再生可能エネルギーの代表は太陽光発電であるが、太陽エネルギーの15~20%程度しか使えていない。そこで、お湯など熱として使うエネルギー源として太陽熱を有効利用するシステムを最先端の制御技術を使って開発している。

機械工学科 川島 豪 教授

2011年3月11日に起きた東北地方太平洋沖地震とそれにともなう津波による東日本大震災において福島第1原子力発電所が事故を起こし、日本における電力供給のあり方が問われ,再生可能エネルギーの一層の普及促進が求められるようになりました。再生可能エネルギーの利用は太陽光発電が主流ですが、太陽エネルギーの15~20%程度しか使えていません。

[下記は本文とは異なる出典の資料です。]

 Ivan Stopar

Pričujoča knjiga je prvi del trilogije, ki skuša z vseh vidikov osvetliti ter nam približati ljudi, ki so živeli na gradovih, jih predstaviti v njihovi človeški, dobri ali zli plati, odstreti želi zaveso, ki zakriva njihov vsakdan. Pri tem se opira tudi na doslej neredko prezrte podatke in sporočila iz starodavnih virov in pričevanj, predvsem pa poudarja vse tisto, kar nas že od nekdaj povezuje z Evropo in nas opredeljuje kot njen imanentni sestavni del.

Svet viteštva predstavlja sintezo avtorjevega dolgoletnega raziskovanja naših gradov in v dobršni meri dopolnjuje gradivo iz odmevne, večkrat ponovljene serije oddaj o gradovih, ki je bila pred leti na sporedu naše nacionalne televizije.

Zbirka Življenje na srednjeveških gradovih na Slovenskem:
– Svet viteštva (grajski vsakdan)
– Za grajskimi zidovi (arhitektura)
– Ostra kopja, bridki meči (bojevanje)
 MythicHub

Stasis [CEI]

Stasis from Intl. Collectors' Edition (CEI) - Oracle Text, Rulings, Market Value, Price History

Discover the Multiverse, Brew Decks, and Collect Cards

そこで私達はお湯など熱として使うエネルギー源として太陽熱を有効利用すべきと考えています。日本では太陽光発電が普及する以前にお風呂用に太陽熱を利用した温水器が流行しましたが、メンテナンス、地震の多い日本の木造家屋の屋上に重い温水器を載せることによる強度の問題等により廃れてしまいました。

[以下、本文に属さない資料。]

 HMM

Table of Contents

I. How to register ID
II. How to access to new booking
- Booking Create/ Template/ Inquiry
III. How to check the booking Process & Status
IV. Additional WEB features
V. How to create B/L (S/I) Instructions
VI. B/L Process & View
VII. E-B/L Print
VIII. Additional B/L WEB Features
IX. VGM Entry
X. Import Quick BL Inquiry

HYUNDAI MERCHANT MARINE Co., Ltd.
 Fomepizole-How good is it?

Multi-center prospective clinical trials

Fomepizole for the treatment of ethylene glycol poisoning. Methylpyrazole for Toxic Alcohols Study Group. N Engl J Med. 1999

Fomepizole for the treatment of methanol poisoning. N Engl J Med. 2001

本研究では,新しい太陽熱利用システムとして、外部電源を使わずに熱移動できるサーモサイホン(熱サイホン)、特に屋根の上に設置した太陽熱集熱器から地上に熱エネルギーを移動することを目的とした上部集熱式(トップヒート式)サーモサイホンに注目し、その問題点を解決して普及させることを目指しています。図1に上部集熱式サーモサイホンの概念図を示します。加熱されたお湯は密度が小さいので上に溜まりますが、このシステムでは管内の作動流体が沸騰するときにできる蒸気の浮力により、外部電源(ポンプなど)を使わないで軽い温かいお湯を下、例えば1階の床下に移動させることができます。

 

図1 上部集熱式サーモサイホンの概念図 (神奈川工科大学 先進太陽エネルギー利用研究所のホームページより: https://www.kait.jp/hrc/status.html )

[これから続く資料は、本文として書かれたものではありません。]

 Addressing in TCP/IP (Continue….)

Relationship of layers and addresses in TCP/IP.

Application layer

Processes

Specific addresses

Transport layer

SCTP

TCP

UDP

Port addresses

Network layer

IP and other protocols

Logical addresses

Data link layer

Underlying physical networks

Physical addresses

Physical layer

サーモサイホンはこのようにすばらしいシステムですが、太陽エネルギーの入力が小さいとき、状態が振動的に変化してしまいます(図2参照)。このような状態が続くと、配管等が高温になったり低温になったりするだけでなく、空焚き状態になり熱疲労により故障したり、寿命が短くなります。そこで、制御システムを設計し、インプリメントすることで、図3に示すように状態を安定化させることができました。しかし、制御システムを作動させるには外部電源が必要となります。そこで、エネルギーの地産地消の理念の元、エネジーハーベスティング、すなわち太陽光発電、さらには凝縮器における熱移動に注目して熱発電素子(ゼーベック素子)による発電を提案、研究しています。

 

図2 上部集熱式サーモサイホン模型における不安定現象

 

図3 上部集熱式サーモサイホン模型における制御結果

IoTの普及に伴い、それらの機器の電源をエネジーハーベスティングにより供給することが求められています。エネルギーは人間が生きていくうえで不可欠なものです。したがって、エネルギーに係わる研究は尽きることがありません。神奈川工科大学の先進太陽エネルギー利用研究所では、機械工学科、電気電子情報工学科、情報工学科、自動車システム開発工学科などの教員が連携を取り、エネルギーの地産地消、エネジーハーベスティングを始め、エネルギーに係る色々な問題を学生さんと一緒に解決しています。